一乗谷朝倉氏遺跡:福井県福井市戸ノ内町
一乗谷城(いちじょうだにじょう)は、南北朝時代に朝倉氏によって築城された山城です。一乗谷山城と呼ばれることもあります。
築城以来、朝倉氏の本拠地とされていました。この一帯は応仁の乱で荒廃した京都から多くの公家や文人などを迎えて栄えており、足利義昭も一時滞在しています。
足利義昭による信長包囲網に加わった朝倉義景が織田信長に敗れて追い詰められた末、1573年には朝倉氏が滅亡、織田軍によって城下もろとも焼き払われました。

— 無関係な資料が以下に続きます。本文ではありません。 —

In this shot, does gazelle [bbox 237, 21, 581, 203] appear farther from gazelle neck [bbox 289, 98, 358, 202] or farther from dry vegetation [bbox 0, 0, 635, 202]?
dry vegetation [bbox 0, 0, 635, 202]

目前の一乗谷を見下ろして福井平野を日本海まで一望する一乗城山(いちじょうしろやま)に築かれた連郭式の山城で、大規模な堀切や多数の畝状竪堀などが特徴です。麓では、朝倉氏や家臣の居館が城下町を形成しています。
現在では、土塁や堀切などの遺構が残っている他、麓の城下町が復原町並として復元されています。
国の特別史跡
一乗谷下城戸
一乗谷下城戸:福井県福井市城戸ノ内町
一乗谷下城戸(いちじょうだにしもきど)は、朝倉氏の本拠地だった一乗谷の出入り口の1つです。
南北に伸びる谷の狭まった箇所を利用して設けられた北端の出入り口で、土塁・石積みの枡形虎口・空堀で構成されています。南端の上城戸と対になって、城戸ノ内(朝倉氏居館や重臣の屋敷など、一乗谷の中心部を構成する城下町)への出入りを制限しています。
現在では、土塁や虎口などの遺構が残っている他、石碑が建てられています。